Here’s an example:
A hospital located in the Midwest has an average daily census of 35 patients. The hospital has a hospitalist and NP during the day and utilizes call coverage at night. In using the call coverage at night, the hospital is experiencing fatigue on behalf of both the hospitalists and NPs and fears retention of these providers may be an issue and may be missing some night admissions. The hospital also has no full-time cardiologist on staff and given the nature of the patient population has to transfer almost all of the cardiology consults to another facility. In addition, with an aging patient population, the hospital would like the opportunity to start a stroke program and keep some of these patients local and in-house. What would be the telemedicine revenue? FInd out so you can start calculating the ROI for your hospital and patients?
Potential revenue elements:
- General medical patient retention
- Low acuity cardiology patient consultations
- General non-TPA patient retention
Use your telemedicine revenue retention calculation to find out incremental hospital revenue from having TeleNocturninst, TeleCardiology and Telestroke.
- For the TeleNocturnist service, you determine that you had roughly 50 ED transfers last year mainly as a result of not having call coverage at night to properly assess the patient and keep patients in-house
- For TeleStroke coverage, you calculate you transferred approximately 3 patients a month or 36 for the year to other hospitals for stroke related symptoms
- In evaluating Cardiology, you estimate the hospital transferred about 110 patients given that cardiology specialties were not available
Based on these figures, your first step in calculating ROI shows revenue retention of approximately $598,900. A substantial amount for any hospital.

*DATA*:

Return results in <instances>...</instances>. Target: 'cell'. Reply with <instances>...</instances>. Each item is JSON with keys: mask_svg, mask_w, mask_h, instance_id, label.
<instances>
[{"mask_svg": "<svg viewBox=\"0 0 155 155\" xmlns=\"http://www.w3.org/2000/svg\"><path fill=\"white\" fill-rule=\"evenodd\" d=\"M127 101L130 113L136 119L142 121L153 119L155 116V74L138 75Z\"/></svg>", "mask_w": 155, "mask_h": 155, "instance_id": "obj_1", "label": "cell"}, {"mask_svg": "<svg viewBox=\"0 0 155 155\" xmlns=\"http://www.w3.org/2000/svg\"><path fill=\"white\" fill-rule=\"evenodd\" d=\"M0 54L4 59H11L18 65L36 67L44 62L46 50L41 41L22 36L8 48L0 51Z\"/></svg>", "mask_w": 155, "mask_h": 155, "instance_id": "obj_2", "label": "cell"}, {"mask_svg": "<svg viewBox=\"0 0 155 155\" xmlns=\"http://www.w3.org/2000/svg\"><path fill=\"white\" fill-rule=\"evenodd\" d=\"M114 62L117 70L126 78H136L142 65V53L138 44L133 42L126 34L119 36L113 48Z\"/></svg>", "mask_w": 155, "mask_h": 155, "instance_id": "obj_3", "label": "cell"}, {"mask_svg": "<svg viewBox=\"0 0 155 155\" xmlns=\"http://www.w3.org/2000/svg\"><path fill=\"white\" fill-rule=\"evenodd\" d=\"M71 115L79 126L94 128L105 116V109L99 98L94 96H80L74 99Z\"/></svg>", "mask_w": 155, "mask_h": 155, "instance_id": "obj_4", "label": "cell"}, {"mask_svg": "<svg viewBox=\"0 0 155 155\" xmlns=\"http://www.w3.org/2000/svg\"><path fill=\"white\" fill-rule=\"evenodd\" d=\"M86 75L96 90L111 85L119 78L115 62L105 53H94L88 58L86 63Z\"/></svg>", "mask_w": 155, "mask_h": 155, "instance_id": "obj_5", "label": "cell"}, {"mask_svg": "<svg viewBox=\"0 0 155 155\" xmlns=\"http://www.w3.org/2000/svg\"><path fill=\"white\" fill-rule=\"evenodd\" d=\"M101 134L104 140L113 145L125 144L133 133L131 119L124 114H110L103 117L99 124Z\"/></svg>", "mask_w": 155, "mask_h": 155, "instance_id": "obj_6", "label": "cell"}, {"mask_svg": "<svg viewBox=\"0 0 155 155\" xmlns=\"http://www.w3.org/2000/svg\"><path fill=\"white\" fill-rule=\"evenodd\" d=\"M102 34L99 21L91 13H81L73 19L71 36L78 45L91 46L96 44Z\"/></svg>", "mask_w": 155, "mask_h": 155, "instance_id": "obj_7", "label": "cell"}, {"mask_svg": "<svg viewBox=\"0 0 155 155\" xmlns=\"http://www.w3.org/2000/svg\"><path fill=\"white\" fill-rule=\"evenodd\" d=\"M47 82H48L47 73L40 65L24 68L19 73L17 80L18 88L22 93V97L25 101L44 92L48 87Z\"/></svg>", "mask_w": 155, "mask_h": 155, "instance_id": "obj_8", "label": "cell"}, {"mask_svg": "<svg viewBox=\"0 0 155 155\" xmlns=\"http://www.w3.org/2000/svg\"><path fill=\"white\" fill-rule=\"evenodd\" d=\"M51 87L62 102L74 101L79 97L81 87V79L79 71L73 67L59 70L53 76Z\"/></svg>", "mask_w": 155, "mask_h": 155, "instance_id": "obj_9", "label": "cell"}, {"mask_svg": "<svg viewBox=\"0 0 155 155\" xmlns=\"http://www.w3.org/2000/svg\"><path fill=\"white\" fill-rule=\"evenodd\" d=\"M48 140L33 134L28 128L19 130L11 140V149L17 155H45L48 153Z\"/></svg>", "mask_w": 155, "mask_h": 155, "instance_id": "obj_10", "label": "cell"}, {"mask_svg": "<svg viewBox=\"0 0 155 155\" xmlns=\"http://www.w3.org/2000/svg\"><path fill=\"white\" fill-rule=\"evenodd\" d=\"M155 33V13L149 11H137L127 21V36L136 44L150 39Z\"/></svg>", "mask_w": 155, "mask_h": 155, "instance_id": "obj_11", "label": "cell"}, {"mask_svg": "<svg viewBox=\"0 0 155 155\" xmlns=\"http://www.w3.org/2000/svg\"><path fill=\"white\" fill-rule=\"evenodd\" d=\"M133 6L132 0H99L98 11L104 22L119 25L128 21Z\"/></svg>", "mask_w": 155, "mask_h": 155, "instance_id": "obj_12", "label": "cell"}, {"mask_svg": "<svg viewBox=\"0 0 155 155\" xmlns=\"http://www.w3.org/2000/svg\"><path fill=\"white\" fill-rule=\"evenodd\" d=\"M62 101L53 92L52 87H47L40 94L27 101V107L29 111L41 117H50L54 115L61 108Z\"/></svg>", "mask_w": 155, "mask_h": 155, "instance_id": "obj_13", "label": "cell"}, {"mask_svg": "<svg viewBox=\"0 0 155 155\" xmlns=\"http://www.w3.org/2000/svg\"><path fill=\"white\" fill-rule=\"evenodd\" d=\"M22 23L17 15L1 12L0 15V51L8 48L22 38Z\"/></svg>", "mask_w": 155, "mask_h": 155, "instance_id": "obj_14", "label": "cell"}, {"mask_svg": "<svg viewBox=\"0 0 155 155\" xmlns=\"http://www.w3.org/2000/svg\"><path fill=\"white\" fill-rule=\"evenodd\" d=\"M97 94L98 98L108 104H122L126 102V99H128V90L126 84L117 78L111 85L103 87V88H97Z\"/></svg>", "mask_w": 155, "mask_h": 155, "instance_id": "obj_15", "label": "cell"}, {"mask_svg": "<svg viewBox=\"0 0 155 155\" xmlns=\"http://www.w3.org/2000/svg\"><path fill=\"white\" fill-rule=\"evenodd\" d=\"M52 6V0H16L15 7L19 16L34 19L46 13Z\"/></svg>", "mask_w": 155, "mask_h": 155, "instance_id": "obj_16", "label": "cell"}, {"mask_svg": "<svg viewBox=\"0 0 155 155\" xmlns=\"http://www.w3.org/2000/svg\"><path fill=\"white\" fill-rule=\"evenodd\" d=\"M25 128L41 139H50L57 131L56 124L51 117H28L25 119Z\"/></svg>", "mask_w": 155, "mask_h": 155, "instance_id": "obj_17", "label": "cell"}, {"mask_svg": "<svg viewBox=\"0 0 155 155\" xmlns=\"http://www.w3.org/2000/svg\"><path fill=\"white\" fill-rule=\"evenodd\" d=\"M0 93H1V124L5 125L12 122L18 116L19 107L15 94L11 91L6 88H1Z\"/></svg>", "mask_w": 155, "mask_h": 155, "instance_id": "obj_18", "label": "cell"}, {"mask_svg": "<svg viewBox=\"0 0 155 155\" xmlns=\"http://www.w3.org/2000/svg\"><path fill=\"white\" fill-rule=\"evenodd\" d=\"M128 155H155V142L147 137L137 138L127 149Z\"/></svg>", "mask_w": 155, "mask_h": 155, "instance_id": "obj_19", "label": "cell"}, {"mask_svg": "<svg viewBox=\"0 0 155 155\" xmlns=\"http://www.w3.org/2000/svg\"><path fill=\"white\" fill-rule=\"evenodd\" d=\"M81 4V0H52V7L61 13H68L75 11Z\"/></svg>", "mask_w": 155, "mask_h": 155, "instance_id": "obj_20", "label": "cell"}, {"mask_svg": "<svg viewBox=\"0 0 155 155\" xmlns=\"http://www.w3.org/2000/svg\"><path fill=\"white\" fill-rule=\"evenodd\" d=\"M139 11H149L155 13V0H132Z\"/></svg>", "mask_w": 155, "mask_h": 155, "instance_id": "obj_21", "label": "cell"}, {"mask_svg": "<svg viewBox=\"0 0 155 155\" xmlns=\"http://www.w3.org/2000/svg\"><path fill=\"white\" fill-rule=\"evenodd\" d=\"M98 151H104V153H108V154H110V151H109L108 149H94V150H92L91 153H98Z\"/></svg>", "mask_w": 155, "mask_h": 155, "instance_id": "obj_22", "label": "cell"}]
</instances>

*PROBLEM SET*:
1. Summarize the telemedicine revenue example in two sentences.
2. Transcribe the telemedicine revenue example word for word, from "- For the TeleNocturnist" to "for any hospital.".

*RESPONSES TO THE TASKS*:
1. A Midwest hospital with an average daily census of 35 patients uses call coverage at night, has no full-time cardiologist on staff, and would like to start a stroke program. Counting roughly 50 ED transfers for TeleNocturnist, 36 stroke-related transfers for TeleStroke and about 110 cardiology transfers, the first step in calculating ROI shows revenue retention of approximately $598,900.

2.
- For the TeleNocturnist service, you determine that you had roughly 50 ED transfers last year mainly as a result of not having call coverage at night to properly assess the patient and keep patients in-house
- For TeleStroke coverage, you calculate you transferred approximately 3 patients a month or 36 for the year to other hospitals for stroke related symptoms
- In evaluating Cardiology, you estimate the hospital transferred about 110 patients given that cardiology specialties were not available
Based on these figures, your first step in calculating ROI shows revenue retention of approximately $598,900. A substantial amount for any hospital.